[Source excerpt]
--- START ---

The Bridge of Sighs in Cambridge, England is a stone covered bridge at St John's College, Cambridge. It was built in 1831 and crosses the River Cam between the college's Third Court and New Court. The architect was Henry Hutchinson.
It is named after the Bridge of Sighs in Venice, although they have little architecturally in common beyond the fact that they are both covered bridges with arched bases. The bridge, a Grade I listed building, is a Cambridge attraction and Queen Victoria is said to have loved it more than any other spot in the city.

History
In the early 19th century, St. John's College added accommodation on the west side of the River Cam, an area known as the Backs, with the construction of New Court. The new buildings and the bridge linking them with the original college buildings were designed in 1827 by Henry Hutchinson in the fashionable Gothic Revival style. Construction was completed in 1831, shortly before his death.

On two occasions, students have pulled the prank of dangling a car under the bridge. In the first incident (in June 1963), a 1928 Austin 7 was punted down the river using four punts that had been lashed together, then hoisted up under the bridge using ropes. The second incident (in 1968) a Bond or Reliant Regal three-wheeler car was dangled under the bridge. In neither case was the bridge damaged.

--- END ---

[Your tasks]
1. Answer these questions using the text on the Bridge of Sighs in Cambridge:
(a) In what year was the bridge built?
(b) In what architectural style were the new buildings and the bridge designed?
(c) What car was dangled under the bridge in June 1963?
2. From the records, return the lines from the one containing "From a thin" up to and including the one containing "This is an erythrocyte.", copied character for character.

[Extracted records]
--- START ---

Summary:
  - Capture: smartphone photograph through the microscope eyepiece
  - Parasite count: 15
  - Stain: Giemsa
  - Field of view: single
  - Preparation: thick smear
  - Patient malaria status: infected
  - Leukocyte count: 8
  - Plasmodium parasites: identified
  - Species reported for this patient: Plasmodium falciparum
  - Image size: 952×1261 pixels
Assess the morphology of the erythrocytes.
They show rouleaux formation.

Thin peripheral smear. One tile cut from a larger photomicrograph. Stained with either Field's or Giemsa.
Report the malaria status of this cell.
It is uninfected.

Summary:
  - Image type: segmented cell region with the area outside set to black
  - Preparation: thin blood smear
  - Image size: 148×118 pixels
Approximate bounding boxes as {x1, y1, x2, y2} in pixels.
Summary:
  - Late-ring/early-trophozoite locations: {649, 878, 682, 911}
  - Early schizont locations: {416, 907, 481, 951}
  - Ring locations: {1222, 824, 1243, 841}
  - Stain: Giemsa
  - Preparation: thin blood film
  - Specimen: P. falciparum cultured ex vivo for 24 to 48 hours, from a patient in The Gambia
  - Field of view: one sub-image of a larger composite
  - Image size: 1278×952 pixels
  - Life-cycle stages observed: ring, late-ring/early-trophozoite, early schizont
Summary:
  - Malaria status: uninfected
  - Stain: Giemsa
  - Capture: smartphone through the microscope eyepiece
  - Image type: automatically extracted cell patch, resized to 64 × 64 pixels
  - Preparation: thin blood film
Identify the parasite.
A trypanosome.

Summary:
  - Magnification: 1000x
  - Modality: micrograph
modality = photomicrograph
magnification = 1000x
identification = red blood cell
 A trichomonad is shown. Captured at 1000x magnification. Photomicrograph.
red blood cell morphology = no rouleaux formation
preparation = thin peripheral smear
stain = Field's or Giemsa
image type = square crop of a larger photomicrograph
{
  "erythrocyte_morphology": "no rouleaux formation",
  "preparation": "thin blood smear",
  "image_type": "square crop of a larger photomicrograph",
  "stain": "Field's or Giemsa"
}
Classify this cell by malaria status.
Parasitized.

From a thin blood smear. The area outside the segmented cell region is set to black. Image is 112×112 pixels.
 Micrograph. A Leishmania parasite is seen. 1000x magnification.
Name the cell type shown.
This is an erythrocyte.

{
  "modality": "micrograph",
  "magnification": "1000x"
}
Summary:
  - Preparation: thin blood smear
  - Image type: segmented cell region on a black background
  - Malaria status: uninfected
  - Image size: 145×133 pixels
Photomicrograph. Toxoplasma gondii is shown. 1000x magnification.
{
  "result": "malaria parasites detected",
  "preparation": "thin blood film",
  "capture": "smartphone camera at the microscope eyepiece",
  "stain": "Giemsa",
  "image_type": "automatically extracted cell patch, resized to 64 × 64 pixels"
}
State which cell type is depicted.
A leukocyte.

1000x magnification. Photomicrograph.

--- END ---

[Solutions to the exercise]
1.
(a) 1831
(b) The Gothic Revival style
(c) A 1928 Austin 7

2.
From a thin blood smear. The area outside the segmented cell region is set to black. Image is 112×112 pixels.
 Micrograph. A Leishmania parasite is seen. 1000x magnification.
Name the cell type shown.
This is an erythrocyte.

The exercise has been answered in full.